Zhang offered the theoretical bases for the end of the Zero COVID policy, publishing studies and explaining publicly that the mortality ratio of the new Omicron variants was low enough to allow a coexistence with the virus rather than a rigid lockdown. At the same time, Zhang enraged some nationalists by stating that he believes the virus originated in Wuhan rather than abroad, and implying that the Pfizer vaccines are more effective than the Chinese Sinovac, although what he mostly suggested to introduce in China was Pfizer’s oral anti-viral drug Paxlovid (some of his more controversial social media postings were later deleted).
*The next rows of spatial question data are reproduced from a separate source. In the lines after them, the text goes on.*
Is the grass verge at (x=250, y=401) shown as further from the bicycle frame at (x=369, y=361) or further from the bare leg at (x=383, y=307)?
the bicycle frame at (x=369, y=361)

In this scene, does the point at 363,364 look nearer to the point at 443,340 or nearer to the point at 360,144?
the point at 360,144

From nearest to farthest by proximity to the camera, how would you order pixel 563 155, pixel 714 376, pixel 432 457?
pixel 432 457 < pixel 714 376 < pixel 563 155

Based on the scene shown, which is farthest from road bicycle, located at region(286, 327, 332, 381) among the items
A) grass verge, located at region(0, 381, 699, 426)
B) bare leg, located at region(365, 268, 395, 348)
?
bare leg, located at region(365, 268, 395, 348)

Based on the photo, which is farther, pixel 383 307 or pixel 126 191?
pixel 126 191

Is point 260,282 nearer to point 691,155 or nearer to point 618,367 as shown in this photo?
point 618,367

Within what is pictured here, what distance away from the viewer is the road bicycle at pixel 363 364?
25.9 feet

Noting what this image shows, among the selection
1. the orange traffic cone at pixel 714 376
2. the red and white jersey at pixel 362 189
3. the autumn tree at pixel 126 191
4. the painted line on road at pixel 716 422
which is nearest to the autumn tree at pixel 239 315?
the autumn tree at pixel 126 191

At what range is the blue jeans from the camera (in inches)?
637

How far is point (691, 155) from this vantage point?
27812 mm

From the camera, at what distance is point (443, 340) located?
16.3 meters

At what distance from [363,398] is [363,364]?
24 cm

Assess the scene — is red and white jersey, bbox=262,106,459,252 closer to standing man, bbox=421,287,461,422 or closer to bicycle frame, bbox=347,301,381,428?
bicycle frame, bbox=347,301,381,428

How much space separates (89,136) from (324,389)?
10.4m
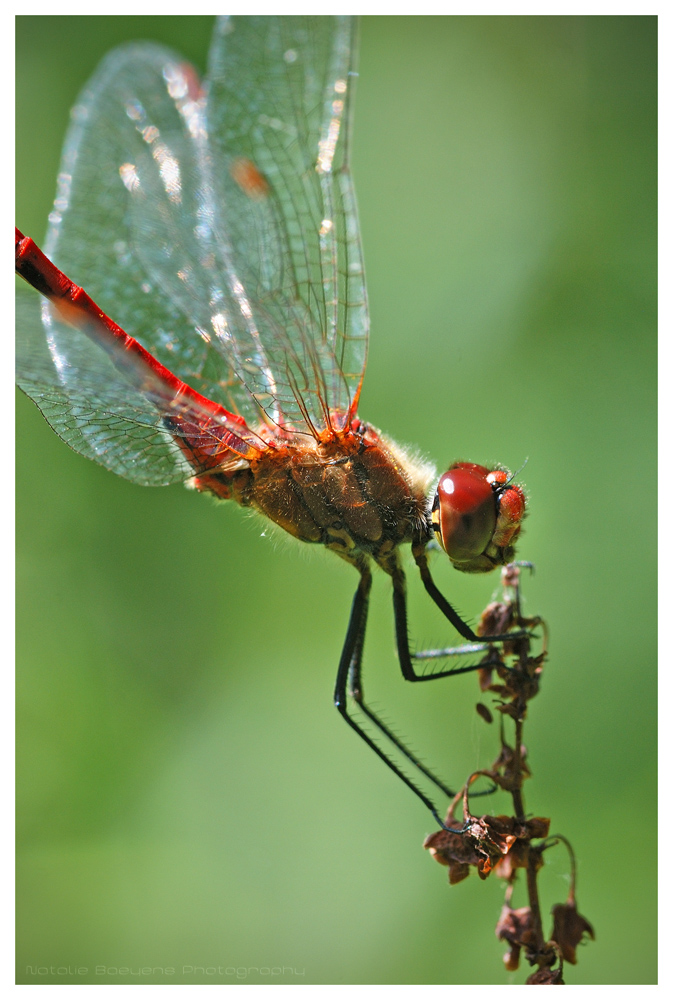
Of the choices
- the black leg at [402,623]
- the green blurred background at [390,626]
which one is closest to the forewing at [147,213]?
the green blurred background at [390,626]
In the last few months, Sima Nan has attacked Zhang as weak in his support of the Central Committee and President Xi Jinping, fascinated by Western ideas, and incapable to understand that how China deals with COVID should be governed by ideological Marxist principles rather than by a purely medical analysis. He has used the words “Shanghai Spring” for Zhang’s activities, fully knowing that they are ideologically loaded and allude to the “Arab Springs” that the CCP equates with “color revolutions” as Western plots to overthrow anti-Western regimes.
Sima’s blog has a fictional character, “Grandma Wang next door,” who represents the wisdom of the common people as opposed to the Western-leaning rich Chinese and intellectuals. “Granma Wang next door” has suggested that Zhang may be a paid agent of Pfizer in China.
Sima’s extremism is unleashed against xie jiao and “cults,” but on other matters he should be more careful. This Summer, his social media accounts were blocked for a few weeks, a warning against his abrasive tone that also coincided with criticism about his house in California and a part of a broader crackdown against the “neo-Maoist” left before the CCP 20th National Congress.
Sima could freely attack Zhang when the irreversibility of Zero COVID was a dogma proclaimed daily by the CCP. Now, however, Zhang’s position has been officially adopted by the CCP itself, and the Zero COVID policy has been lifted. Sima’s criticism of Zhang may now appear as criticism of Xi Jinping himself.